**** 选读文字 ****

Wiki LogoWiki - The Power of Many

Week 08: 并发编程

掌握多线程、多进程、asyncio 异步编程及其适用场景.

1. 并发 vs 并行

1.1 概念区分

  • 并发 (Concurrency): 同时处理多个任务 (交替执行)
  • 并行 (Parallelism): 同时执行多个任务 (真正同时)
并发 (单核):
Task A: ─────────►
Task B:     ─────────►
        时间 →

并行 (多核):
Task A: ─────────►
Task B: ─────────►
        时间 →

1.2 Python 并发方式

方式并行适用场景GIL 影响
threadingI/O 密集型受限
multiprocessingCPU 密集型绕过
asyncioI/O 密集型受限

1.3 GIL 与 I/O 密集型任务

为什么多线程对 I/O 密集型任务有效?

  • 关键: I/O 操作时 GIL 被释放, 其他线程可以执行.
  • 典型场景: HTTP 请求, 数据库查询, 文件读写.

2. 多线程 (threading)

2.1 创建线程

import threading
import time

def worker(name):
    print(f"{name} started")
    time.sleep(2)
    print(f"{name} finished")

# 方法 1: Thread 对象
t = threading.Thread(target=worker, args=("Thread-1",))
t.start()
t.join()  # 等待线程结束

# 方法 2: 继承 Thread
class MyThread(threading.Thread):
    def __init__(self, name):
        super().__init__()
        self.name = name
    
    def run(self):
        print(f"{self.name} running")

2.2 多线程执行

import threading

threads = []
for i in range(5):
    t = threading.Thread(target=worker, args=(f"Thread-{i}",))
    threads.append(t)
    t.start()

**** 所给材料 ****

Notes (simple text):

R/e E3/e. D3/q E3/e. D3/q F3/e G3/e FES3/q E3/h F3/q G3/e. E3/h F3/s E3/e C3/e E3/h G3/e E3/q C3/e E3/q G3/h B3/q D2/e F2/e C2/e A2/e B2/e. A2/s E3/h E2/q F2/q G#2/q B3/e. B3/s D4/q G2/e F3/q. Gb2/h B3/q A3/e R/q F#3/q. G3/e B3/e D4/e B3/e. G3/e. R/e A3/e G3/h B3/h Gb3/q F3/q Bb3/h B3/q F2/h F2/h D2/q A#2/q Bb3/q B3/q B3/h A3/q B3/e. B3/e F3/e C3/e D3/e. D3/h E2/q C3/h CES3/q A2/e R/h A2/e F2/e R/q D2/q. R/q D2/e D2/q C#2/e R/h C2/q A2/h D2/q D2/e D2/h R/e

****
**** 所给材料 ****

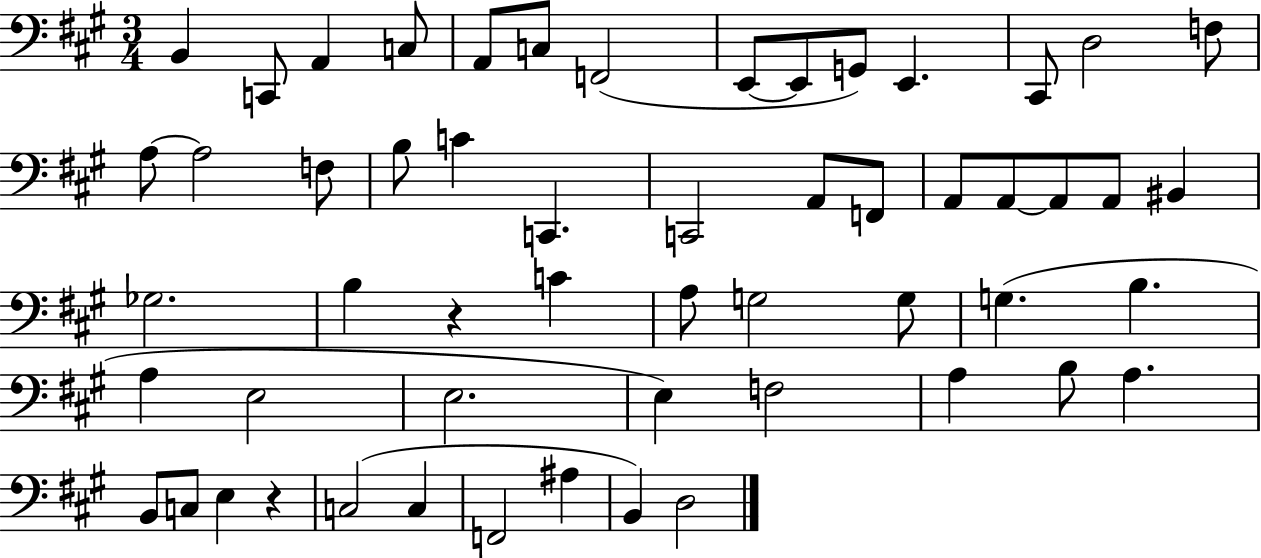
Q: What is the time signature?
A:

****

• [待办任务]
• a. 按照并发编程一文的说法，多线程对 I/O 密集型任务有效的关键原因是什么？
• b. 从并发编程一文的最后一行代码之后往下续写。

• [书面答案]
• a. I/O 操作时 GIL 被释放，其他线程可以执行。

• b.
for t in threads:
    t.join()

2.3 线程同步 (Lock)

import threading

counter = 0
lock = threading.Lock()

def increment():
    global counter
    for _ in range(100000):
        with lock:  # 获取锁
            counter += 1

threads = [threading.Thread(target=increment) for _ in range(5)]
for t in threads:
    t.start()
for t in threads:
    t.join()

print(counter)  # 500000 (正确)

2.4 线程安全队列

import threading
import queue

q = queue.Queue()

def producer():
    for i in range(10):
        q.put(i)
        print(f"Produced: {i}")

def consumer():
    while True:
        item = q.get()
        if item is None:
            break
        print(f"Consumed: {item}")
        q.task_done()

t1 = threading.Thread(target=producer)
t2 = threading.Thread(target=consumer)

t1.start()
t2.start()
t1.join()
q.put(None)  # 停止信号
t2.join()

3. 多进程 (multiprocessing)

3.1 创建进程

from multiprocessing import Process

def worker(name):
    print(f"{name} started")
    return f"{name} done"

p = Process(target=worker, args=("Process-1",))
p.start()
p.join()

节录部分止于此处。